A perpetual problem of mine is that I am unable to concentrate on one thing for more than about, oh, an afternoon, leading to the unfortunate situation where possible projects and Matters Upon Which To Write flare brightly and then burn out within moments, like phosphorus sparrows. No sooner do I plan to write a Definitive Article upon some subject, which must be Gotten Right, than some new shiny object appears and drives the original one completely away from my attention.
The result of this is that I am rather poor at actually writing anything, as perfectionism restrains me from making an entry on something incomplete, yet I do not have the urge to complete it, and it is only when I reach a level of self-disgust at this that I throw out whatever peculiar half-finished objects that remain in my mind into this Journal, often in the form of Bullet Points.
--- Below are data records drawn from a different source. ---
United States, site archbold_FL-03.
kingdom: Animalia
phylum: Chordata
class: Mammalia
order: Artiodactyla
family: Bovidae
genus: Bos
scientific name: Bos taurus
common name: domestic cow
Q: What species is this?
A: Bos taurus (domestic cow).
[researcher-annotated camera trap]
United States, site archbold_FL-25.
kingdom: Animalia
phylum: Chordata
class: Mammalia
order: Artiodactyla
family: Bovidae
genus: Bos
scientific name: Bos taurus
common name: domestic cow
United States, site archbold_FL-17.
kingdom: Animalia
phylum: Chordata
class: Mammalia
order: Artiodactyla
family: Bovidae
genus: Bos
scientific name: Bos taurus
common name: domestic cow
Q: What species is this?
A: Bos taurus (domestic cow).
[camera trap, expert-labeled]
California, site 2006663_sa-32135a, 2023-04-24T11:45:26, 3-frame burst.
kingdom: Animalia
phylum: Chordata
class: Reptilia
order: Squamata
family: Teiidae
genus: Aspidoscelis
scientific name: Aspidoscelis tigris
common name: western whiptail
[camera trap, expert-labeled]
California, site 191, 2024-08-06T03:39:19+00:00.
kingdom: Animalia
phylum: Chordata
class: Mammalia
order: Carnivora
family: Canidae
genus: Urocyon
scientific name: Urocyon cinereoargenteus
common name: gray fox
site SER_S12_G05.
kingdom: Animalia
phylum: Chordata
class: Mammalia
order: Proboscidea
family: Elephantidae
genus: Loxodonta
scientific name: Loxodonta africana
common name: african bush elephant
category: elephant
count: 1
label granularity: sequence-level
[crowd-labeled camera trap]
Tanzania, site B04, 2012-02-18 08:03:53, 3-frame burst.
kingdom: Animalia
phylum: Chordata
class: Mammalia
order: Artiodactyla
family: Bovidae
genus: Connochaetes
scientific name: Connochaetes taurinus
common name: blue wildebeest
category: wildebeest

I believe that it was easier in my earlier days, when I was rarely thinking about more than three things at one time.
Enough of this preambling though; I will do my best to clear the decks. The subject of this entry is something that I call the Twitterbomb, though really it isn't much of a bomb, unless one considers very slow-moving fragments that are in any case phantom to be dangerous. This was actually mentioned previously by Nick Wilson writing in Metaversed as he is a proper journalist who investigates things and writes about them, whereas I am no such thing and do not even have a picture of my own creation at the time of writing.
The Twitterbomb, as Mr Wilson says and as I mention in the comment section there, is a device for the Visualisation of timed and differently-authored data; the Twitter friends timeline is the easiest to work with, as it collects data into a single feed, but I suppose RSS feeds and such could be used. There is a central "bomb", which reads in Twitter data via a proxy (a stripped-down version of the Twitterbox one) throws out differently-coloured "fragments" - the angle of movement and colour of these fragments is individual to each different author, thus each person's output is represented by a line of tweets stretching out from the centre. Each fragment's size is proportional to the number of letters in the tweet.
The fragments move outwards at a constant speed, with their distance from the bomb being a function of their age. There is a configurable maximum age, with fragments disappearing once they reach this. (Once rezzed, the fragments are independent, and with a busy friends timeline this could result in an awful lot of prims being around, thus best to use this in a fairly empty lot.)
I confess to not having a specific target to achieve here, but it is a toy that enables one to play with the possibilities of visualising data in Three Dimensional Form. One can look at the fragments produced and see, say, how active an individual is and their "rhythm" by observing the "clumping" and size of clumps produced; a wordy but regular poster will have fat fragments evenly spaced, someone who posts in bursts of short pieces will have thin lines separated by empty space and so on. A particularly significant event for one's friends will be marked by a "shell" of tweets all appearing at the same time and expanding outwards. Changes could certainly be made to the way the fragments are emitted to test different concepts of visualisation.
I say all this, but actually, in practice I have Given Up on the Twitterbomb for the moment - which is likely to mean forever - since Twitter has taken to caching my requests and not giving me recent updates reliably at all. This is odd, since the Twitterbox seems to be working perfectly well, or at least is when both Twitter and SL are working at the same time (a combination of reliabilities that one is not advised to bet one's life or significant bodily organs upon). With this in mind, once I am able to return to the world I shall be sure to post the relevant Code here.
Well, that is over with in any case. Next, something else, I believe.